ENTRIES SHOWN Block Start

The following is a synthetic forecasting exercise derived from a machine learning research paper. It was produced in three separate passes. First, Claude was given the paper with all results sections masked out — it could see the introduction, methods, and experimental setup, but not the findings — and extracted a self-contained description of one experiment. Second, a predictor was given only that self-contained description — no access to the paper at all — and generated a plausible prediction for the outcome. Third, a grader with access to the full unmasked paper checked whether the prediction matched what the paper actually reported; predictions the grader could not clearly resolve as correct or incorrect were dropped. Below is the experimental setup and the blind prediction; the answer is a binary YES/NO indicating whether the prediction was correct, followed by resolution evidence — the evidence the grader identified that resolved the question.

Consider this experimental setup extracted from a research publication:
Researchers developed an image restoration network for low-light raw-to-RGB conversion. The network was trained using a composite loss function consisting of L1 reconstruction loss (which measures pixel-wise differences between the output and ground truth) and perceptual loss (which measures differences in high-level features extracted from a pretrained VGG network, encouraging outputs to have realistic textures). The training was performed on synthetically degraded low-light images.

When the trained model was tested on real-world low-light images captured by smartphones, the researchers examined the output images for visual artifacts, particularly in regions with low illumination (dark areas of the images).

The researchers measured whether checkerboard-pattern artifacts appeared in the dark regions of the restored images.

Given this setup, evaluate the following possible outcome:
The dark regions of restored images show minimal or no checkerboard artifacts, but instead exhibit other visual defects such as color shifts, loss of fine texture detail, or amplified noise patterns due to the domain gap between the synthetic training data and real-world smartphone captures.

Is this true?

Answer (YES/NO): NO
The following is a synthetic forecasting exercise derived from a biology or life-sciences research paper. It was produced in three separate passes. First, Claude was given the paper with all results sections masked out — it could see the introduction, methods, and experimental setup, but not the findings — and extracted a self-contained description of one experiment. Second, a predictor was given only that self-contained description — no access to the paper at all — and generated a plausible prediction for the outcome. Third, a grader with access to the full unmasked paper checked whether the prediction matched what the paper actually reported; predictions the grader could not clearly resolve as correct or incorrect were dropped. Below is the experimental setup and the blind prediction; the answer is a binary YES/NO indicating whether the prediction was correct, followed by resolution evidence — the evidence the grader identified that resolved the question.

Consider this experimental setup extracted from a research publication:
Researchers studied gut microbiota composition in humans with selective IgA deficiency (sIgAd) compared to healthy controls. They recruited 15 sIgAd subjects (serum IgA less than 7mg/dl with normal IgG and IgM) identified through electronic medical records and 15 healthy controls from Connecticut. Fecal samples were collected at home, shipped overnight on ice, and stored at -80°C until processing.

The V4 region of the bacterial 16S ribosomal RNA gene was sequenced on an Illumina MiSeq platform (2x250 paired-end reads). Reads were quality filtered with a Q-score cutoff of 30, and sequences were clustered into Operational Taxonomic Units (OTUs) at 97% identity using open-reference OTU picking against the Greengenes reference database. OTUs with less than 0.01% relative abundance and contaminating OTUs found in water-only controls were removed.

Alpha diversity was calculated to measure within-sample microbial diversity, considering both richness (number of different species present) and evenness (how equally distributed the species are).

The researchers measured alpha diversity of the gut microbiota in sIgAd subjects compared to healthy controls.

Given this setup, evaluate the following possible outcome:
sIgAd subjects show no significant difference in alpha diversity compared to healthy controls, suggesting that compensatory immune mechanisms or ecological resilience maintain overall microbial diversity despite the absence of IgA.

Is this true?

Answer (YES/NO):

ENTRIES SHOWN Block End

- WORK REQUIRED
Take every line above where "output" appears and copy it.

- EXERCISE SOLUTION
Researchers developed an image restoration network for low-light raw-to-RGB conversion. The network was trained using a composite loss function consisting of L1 reconstruction loss (which measures pixel-wise differences between the output and ground truth) and perceptual loss (which measures differences in high-level features extracted from a pretrained VGG network, encouraging outputs to have realistic textures). The training was performed on synthetically degraded low-light images.
When the trained model was tested on real-world low-light images captured by smartphones, the researchers examined the output images for visual artifacts, particularly in regions with low illumination (dark areas of the images).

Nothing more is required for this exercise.